▶ [Written problem]:
Copy the entries word for word, starting at the line that contains "What is the" and ending with the last line of the entries.
_ _ _
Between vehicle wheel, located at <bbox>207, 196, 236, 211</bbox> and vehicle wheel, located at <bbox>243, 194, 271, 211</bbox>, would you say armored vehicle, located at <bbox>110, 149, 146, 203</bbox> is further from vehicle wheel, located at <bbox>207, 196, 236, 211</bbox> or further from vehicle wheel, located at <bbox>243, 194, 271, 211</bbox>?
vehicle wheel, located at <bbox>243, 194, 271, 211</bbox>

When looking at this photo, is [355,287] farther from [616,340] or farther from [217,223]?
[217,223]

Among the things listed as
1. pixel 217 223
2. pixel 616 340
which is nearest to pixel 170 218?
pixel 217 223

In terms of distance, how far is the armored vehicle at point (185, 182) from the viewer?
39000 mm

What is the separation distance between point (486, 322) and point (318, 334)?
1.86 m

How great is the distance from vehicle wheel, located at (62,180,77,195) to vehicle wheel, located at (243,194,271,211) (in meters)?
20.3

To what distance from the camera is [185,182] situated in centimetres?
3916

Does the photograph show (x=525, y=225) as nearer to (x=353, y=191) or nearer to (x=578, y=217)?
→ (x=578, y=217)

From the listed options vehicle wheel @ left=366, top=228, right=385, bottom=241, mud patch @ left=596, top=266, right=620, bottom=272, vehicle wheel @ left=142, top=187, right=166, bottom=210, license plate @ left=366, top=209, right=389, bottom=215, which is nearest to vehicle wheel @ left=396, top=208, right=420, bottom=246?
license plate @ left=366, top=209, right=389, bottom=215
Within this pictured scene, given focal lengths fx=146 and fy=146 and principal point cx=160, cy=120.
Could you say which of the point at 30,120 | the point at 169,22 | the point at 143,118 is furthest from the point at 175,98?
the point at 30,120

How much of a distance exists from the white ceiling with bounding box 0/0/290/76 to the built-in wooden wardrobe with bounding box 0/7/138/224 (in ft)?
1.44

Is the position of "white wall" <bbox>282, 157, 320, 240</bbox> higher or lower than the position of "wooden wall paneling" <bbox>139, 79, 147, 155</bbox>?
_ _ _
▶ [Answer to the task]:
What is the separation distance between point (486, 322) and point (318, 334)?
1.86 m

How great is the distance from vehicle wheel, located at (62,180,77,195) to vehicle wheel, located at (243,194,271,211) (in meters)?
20.3

To what distance from the camera is [185,182] situated in centimetres?
3916

Does the photograph show (x=525, y=225) as nearer to (x=353, y=191) or nearer to (x=578, y=217)?
→ (x=578, y=217)

From the listed options vehicle wheel @ left=366, top=228, right=385, bottom=241, mud patch @ left=596, top=266, right=620, bottom=272, vehicle wheel @ left=142, top=187, right=166, bottom=210, license plate @ left=366, top=209, right=389, bottom=215, which is nearest to vehicle wheel @ left=396, top=208, right=420, bottom=246?
license plate @ left=366, top=209, right=389, bottom=215
Within this pictured scene, given focal lengths fx=146 and fy=146 and principal point cx=160, cy=120.
Could you say which of the point at 30,120 | the point at 169,22 | the point at 143,118 is furthest from the point at 175,98?
the point at 30,120

How much of a distance exists from the white ceiling with bounding box 0/0/290/76 to the built-in wooden wardrobe with bounding box 0/7/138/224 (in ft)?
1.44

Is the position of "white wall" <bbox>282, 157, 320, 240</bbox> higher or lower than the position of "wooden wall paneling" <bbox>139, 79, 147, 155</bbox>?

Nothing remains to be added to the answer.